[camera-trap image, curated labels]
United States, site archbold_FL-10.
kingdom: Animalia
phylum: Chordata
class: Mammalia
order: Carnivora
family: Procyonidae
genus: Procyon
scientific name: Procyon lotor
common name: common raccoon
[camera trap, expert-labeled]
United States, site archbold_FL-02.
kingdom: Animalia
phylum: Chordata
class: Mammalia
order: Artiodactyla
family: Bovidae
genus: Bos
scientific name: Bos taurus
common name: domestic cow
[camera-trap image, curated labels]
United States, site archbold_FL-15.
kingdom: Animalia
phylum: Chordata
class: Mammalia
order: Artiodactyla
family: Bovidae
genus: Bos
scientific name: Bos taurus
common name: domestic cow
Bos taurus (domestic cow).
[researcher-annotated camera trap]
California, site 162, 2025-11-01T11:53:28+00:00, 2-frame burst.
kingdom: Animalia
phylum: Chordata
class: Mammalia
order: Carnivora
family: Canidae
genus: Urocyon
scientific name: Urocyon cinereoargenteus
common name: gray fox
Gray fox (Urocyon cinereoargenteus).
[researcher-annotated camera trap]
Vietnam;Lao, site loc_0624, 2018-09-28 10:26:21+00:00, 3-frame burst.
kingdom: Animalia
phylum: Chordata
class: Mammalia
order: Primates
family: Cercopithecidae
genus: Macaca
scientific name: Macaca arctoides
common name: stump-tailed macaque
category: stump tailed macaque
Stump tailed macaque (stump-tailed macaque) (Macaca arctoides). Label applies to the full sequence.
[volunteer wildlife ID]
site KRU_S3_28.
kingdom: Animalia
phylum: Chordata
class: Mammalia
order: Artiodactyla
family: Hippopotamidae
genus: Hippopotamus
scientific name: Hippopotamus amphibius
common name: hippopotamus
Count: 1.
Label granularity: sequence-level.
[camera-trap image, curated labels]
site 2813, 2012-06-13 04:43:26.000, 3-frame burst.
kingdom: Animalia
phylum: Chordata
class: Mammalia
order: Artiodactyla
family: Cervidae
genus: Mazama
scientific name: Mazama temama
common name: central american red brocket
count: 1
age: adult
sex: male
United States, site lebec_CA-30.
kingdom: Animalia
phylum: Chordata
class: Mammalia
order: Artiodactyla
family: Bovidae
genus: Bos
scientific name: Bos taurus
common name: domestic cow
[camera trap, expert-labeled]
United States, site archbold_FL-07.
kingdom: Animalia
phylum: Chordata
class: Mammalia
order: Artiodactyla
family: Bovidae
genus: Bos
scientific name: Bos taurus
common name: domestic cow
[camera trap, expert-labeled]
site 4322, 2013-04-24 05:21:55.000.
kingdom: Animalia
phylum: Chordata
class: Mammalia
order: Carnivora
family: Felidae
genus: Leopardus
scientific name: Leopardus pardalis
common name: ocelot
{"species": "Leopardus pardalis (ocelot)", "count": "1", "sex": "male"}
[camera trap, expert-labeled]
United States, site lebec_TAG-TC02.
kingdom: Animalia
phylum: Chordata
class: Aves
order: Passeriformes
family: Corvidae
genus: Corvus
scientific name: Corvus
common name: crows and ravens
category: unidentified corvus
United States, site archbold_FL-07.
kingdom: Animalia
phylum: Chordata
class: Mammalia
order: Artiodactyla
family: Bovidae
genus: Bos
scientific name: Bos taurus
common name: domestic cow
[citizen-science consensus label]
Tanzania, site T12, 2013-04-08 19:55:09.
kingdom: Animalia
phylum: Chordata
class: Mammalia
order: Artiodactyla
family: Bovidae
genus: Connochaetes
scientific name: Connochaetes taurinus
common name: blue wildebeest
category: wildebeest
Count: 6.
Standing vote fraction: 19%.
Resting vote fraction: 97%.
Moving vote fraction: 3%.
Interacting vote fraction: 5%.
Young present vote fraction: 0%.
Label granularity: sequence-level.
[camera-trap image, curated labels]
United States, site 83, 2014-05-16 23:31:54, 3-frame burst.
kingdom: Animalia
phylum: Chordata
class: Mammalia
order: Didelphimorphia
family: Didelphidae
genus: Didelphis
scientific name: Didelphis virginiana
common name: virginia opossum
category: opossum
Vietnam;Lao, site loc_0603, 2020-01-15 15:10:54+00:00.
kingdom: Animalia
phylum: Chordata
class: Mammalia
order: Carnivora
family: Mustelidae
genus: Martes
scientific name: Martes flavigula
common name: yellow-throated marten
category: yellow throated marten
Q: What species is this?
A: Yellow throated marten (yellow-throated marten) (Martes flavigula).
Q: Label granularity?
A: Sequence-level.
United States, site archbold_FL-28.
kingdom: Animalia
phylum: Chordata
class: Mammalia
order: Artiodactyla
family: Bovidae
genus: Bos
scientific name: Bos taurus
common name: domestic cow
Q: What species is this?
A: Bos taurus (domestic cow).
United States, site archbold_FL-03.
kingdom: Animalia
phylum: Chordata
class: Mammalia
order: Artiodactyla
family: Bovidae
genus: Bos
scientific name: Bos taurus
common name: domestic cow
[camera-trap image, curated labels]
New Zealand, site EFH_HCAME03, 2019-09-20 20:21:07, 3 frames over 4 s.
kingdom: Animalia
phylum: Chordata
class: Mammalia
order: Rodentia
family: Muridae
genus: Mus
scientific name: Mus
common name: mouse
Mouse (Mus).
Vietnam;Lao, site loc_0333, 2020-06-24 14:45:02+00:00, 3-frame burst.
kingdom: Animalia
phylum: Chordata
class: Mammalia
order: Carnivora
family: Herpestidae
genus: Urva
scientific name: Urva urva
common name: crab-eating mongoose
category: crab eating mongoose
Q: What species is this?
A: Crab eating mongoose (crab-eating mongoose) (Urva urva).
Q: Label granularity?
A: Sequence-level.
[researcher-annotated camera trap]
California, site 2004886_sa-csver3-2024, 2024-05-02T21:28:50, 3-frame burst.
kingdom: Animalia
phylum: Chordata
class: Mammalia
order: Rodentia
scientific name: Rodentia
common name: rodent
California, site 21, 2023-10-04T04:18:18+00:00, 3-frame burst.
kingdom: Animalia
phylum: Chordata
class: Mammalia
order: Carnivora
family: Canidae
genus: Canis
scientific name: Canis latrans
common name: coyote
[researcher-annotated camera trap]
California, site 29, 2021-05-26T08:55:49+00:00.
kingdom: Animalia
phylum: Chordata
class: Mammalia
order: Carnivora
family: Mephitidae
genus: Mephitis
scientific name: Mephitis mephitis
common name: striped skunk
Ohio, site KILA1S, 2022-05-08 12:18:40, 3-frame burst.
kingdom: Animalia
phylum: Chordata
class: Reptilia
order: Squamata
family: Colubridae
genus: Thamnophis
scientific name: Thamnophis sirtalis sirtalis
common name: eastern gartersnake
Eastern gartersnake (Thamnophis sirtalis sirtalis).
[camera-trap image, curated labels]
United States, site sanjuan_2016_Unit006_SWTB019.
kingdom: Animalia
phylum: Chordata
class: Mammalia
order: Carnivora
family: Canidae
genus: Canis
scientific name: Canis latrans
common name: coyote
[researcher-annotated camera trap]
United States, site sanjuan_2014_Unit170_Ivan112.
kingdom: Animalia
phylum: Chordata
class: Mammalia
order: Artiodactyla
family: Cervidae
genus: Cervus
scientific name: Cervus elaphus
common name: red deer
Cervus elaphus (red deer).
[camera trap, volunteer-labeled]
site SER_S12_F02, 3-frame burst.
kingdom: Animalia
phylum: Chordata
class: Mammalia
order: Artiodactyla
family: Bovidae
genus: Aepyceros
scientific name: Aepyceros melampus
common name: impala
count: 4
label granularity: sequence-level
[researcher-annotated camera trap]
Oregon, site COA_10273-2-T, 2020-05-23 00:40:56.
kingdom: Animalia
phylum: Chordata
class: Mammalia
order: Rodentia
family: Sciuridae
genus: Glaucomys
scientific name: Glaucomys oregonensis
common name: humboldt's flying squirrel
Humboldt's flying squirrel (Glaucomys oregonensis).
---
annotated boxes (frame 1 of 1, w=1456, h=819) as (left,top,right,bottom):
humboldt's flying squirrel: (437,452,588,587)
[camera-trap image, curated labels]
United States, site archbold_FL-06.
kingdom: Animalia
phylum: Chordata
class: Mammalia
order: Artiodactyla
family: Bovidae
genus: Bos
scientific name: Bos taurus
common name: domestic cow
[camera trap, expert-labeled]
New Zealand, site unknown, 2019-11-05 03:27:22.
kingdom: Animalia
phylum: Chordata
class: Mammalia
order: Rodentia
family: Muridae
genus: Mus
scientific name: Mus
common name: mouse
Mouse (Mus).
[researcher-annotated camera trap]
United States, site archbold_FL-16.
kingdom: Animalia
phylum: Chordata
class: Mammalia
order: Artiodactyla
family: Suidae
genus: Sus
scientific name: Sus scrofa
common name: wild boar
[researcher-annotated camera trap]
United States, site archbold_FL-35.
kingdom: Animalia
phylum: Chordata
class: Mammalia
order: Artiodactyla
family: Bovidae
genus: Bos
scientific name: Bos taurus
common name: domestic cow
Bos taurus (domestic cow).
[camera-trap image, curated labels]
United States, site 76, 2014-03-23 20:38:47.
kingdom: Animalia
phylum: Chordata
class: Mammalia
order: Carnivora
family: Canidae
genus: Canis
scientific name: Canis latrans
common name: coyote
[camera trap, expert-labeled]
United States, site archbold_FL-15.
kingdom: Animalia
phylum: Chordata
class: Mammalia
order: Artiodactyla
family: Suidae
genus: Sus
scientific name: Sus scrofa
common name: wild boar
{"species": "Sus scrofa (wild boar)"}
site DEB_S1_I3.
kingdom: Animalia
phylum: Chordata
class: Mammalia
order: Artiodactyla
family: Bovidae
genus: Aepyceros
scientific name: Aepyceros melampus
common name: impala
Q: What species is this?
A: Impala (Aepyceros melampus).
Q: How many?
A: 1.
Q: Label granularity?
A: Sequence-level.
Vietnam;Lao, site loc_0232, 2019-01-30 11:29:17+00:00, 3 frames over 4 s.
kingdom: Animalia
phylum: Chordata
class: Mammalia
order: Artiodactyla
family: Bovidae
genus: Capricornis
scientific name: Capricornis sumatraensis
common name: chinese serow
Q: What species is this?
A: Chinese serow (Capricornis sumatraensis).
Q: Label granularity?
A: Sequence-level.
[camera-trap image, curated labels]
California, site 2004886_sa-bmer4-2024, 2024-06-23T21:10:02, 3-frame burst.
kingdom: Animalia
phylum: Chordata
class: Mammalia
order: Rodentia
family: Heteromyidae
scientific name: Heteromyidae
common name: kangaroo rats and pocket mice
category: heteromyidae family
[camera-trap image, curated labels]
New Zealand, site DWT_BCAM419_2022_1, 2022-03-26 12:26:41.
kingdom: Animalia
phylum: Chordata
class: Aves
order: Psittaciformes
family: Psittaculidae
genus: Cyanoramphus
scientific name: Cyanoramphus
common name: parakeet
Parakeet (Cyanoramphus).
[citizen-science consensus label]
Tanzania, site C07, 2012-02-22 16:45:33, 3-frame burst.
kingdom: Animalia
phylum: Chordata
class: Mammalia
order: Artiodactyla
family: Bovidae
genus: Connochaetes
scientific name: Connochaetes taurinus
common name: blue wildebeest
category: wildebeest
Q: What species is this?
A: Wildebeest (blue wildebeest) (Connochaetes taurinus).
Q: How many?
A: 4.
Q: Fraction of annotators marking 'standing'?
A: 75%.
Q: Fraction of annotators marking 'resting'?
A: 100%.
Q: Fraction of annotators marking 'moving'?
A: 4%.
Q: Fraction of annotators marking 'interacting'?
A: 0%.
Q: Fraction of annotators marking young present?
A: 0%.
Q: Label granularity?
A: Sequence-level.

★ ★ ★ ★ ★ ★ ★

■ REQUIRED ACTION: List the lines of the entries that include "Zealand".

■ EXPECTED ANSWER:
New Zealand, site EFH_HCAME03, 2019-09-20 20:21:07, 3 frames over 4 s.
New Zealand, site unknown, 2019-11-05 03:27:22.
New Zealand, site DWT_BCAM419_2022_1, 2022-03-26 12:26:41.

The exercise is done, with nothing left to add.